▸ **DATA SUPPLIED**:
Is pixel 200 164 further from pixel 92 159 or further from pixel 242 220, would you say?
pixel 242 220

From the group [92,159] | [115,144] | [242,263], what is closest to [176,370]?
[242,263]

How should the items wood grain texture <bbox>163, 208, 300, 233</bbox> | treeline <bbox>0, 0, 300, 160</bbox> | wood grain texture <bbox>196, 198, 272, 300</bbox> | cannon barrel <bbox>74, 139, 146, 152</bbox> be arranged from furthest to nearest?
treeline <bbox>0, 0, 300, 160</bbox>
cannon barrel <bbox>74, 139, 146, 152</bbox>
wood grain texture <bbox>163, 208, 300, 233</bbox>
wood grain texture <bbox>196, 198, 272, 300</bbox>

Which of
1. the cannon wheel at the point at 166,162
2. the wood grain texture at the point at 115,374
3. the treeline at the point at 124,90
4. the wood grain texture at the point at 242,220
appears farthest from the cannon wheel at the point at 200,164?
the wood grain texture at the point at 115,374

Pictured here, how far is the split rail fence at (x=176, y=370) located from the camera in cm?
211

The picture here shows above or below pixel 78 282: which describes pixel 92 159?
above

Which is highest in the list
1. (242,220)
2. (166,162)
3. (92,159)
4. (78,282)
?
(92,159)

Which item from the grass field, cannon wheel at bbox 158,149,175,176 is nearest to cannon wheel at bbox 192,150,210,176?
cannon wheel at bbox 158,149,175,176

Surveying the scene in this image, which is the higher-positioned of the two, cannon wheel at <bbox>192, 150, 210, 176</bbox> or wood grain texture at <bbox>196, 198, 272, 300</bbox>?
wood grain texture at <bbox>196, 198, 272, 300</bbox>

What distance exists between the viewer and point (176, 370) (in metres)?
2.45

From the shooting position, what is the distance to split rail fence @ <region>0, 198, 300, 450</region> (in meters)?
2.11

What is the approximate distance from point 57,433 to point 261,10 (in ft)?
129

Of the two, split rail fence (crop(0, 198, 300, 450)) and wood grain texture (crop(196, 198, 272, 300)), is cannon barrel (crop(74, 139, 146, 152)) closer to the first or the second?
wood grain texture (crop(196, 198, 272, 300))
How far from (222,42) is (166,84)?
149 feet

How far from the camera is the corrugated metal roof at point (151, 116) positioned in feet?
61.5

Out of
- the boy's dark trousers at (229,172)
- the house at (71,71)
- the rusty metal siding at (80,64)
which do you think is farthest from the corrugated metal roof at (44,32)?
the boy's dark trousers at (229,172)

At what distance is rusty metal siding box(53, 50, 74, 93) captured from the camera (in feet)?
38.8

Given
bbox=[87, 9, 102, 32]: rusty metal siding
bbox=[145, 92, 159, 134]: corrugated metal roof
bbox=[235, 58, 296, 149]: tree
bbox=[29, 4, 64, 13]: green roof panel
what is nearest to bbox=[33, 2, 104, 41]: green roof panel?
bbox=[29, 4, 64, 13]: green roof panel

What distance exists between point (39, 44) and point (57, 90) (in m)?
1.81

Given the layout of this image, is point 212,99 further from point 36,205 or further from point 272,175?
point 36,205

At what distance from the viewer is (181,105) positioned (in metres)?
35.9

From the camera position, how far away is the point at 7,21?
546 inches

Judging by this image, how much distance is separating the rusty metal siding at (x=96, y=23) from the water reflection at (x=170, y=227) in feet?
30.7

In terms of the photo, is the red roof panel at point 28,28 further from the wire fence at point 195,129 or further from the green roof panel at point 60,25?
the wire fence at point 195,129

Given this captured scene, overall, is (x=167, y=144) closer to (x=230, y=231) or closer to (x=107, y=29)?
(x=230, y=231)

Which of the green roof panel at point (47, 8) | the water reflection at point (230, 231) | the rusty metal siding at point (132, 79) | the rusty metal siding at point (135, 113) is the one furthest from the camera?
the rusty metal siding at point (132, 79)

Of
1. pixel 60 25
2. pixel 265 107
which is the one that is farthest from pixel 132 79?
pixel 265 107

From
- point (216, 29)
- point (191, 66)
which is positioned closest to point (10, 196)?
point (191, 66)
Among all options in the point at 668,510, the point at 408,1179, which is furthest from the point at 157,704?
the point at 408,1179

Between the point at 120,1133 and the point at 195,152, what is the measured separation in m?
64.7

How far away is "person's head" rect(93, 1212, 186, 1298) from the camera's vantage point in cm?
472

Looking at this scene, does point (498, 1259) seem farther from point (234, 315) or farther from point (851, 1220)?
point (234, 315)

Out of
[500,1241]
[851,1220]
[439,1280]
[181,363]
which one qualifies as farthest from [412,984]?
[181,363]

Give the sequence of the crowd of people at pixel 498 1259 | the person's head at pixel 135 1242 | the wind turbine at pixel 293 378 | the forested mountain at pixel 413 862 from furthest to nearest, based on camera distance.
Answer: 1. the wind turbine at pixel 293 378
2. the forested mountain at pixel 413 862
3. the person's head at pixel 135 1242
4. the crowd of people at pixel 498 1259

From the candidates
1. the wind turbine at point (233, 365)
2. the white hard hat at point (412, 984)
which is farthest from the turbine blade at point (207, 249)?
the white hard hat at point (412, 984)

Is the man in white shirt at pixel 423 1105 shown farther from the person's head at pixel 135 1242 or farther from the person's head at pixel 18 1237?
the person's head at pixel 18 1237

▸ **EXERCISE DESCRIPTION**:
Give the records above again, word for word.

▸ **RESPONSE**:
Is pixel 200 164 further from pixel 92 159 or further from pixel 242 220, would you say?
pixel 242 220

From the group [92,159] | [115,144] | [242,263], what is closest to [176,370]?
[242,263]

How should the items wood grain texture <bbox>163, 208, 300, 233</bbox> | treeline <bbox>0, 0, 300, 160</bbox> | wood grain texture <bbox>196, 198, 272, 300</bbox> | cannon barrel <bbox>74, 139, 146, 152</bbox> be arranged from furthest to nearest?
treeline <bbox>0, 0, 300, 160</bbox>
cannon barrel <bbox>74, 139, 146, 152</bbox>
wood grain texture <bbox>163, 208, 300, 233</bbox>
wood grain texture <bbox>196, 198, 272, 300</bbox>

Which of
1. the cannon wheel at the point at 166,162
2. the wood grain texture at the point at 115,374
3. the treeline at the point at 124,90
4. the wood grain texture at the point at 242,220
appears farthest from the cannon wheel at the point at 200,164?
the wood grain texture at the point at 115,374

Pictured here, how far is the split rail fence at (x=176, y=370) located from the camera in cm?
211

The picture here shows above or below pixel 78 282: which describes pixel 92 159?
above

Which is highest in the list
1. (242,220)
2. (166,162)
3. (92,159)
4. (78,282)
?
(92,159)

Which item from the grass field, cannon wheel at bbox 158,149,175,176 is nearest to cannon wheel at bbox 192,150,210,176?
cannon wheel at bbox 158,149,175,176

Surveying the scene in this image, which is the higher-positioned of the two, cannon wheel at <bbox>192, 150, 210, 176</bbox> or wood grain texture at <bbox>196, 198, 272, 300</bbox>?
wood grain texture at <bbox>196, 198, 272, 300</bbox>

What distance exists between the viewer and point (176, 370) (in metres)?
2.45

From the shooting position, what is the distance to split rail fence @ <region>0, 198, 300, 450</region> (in meters)?
2.11

What is the approximate distance from point 57,433 to point 261,10 (in ft)?
129

Of the two, split rail fence (crop(0, 198, 300, 450)) and wood grain texture (crop(196, 198, 272, 300)), is cannon barrel (crop(74, 139, 146, 152)) closer to the first or the second?
wood grain texture (crop(196, 198, 272, 300))
How far from (222,42) is (166,84)?
149 feet

How far from the camera is the corrugated metal roof at point (151, 116) positioned in feet?
61.5

Out of
- the boy's dark trousers at (229,172)
- the house at (71,71)
- the rusty metal siding at (80,64)
which do you think is farthest from the corrugated metal roof at (44,32)?
the boy's dark trousers at (229,172)

At what distance is rusty metal siding box(53, 50, 74, 93) captured from the camera (in feet)?
38.8

Given
bbox=[87, 9, 102, 32]: rusty metal siding
bbox=[145, 92, 159, 134]: corrugated metal roof
bbox=[235, 58, 296, 149]: tree
bbox=[29, 4, 64, 13]: green roof panel
what is nearest to bbox=[33, 2, 104, 41]: green roof panel?
bbox=[29, 4, 64, 13]: green roof panel

What distance exists between point (39, 44) and point (57, 90) (in m)?
1.81

Given the layout of this image, is point 212,99 further from point 36,205 or further from point 272,175?
point 36,205

At what distance from the viewer is (181,105) positioned (in metres)?
35.9

From the camera position, how far away is the point at 7,21?
546 inches

Judging by this image, how much distance is separating the rusty metal siding at (x=96, y=23) from the water reflection at (x=170, y=227) in feet?
30.7

In terms of the photo, is the red roof panel at point 28,28 further from the wire fence at point 195,129 or further from the green roof panel at point 60,25?
the wire fence at point 195,129

Given this captured scene, overall, is (x=167, y=144) closer to (x=230, y=231) or closer to (x=107, y=29)?
(x=230, y=231)

Which of the green roof panel at point (47, 8) | the water reflection at point (230, 231) | the rusty metal siding at point (132, 79) | the rusty metal siding at point (135, 113) is the one furthest from the camera?
the rusty metal siding at point (132, 79)

Of
1. pixel 60 25
2. pixel 265 107
which is the one that is farthest from pixel 132 79?
pixel 265 107

From
- point (216, 29)
- point (191, 66)
which is positioned closest to point (10, 196)?
point (191, 66)
Among all options in the point at 668,510, the point at 408,1179, which is furthest from the point at 157,704?
the point at 408,1179

Between the point at 120,1133 and the point at 195,152, what is the measured separation in m?
64.7

How far away is "person's head" rect(93, 1212, 186, 1298) from the camera's vantage point in cm?
472

Looking at this scene, does point (498, 1259) seem farther from point (234, 315) or farther from point (851, 1220)?
point (234, 315)

Out of
[500,1241]
[851,1220]
[439,1280]
[181,363]
which one qualifies as farthest from [412,984]?
[181,363]

Give the sequence of the crowd of people at pixel 498 1259 | the person's head at pixel 135 1242 | the wind turbine at pixel 293 378 | the forested mountain at pixel 413 862 from furthest to nearest, based on camera distance.
Answer: 1. the wind turbine at pixel 293 378
2. the forested mountain at pixel 413 862
3. the person's head at pixel 135 1242
4. the crowd of people at pixel 498 1259

From the candidates
1. the wind turbine at point (233, 365)
2. the white hard hat at point (412, 984)
which is farthest from the turbine blade at point (207, 249)?
the white hard hat at point (412, 984)

Is the man in white shirt at pixel 423 1105 shown farther from the person's head at pixel 135 1242 or farther from the person's head at pixel 18 1237?
the person's head at pixel 18 1237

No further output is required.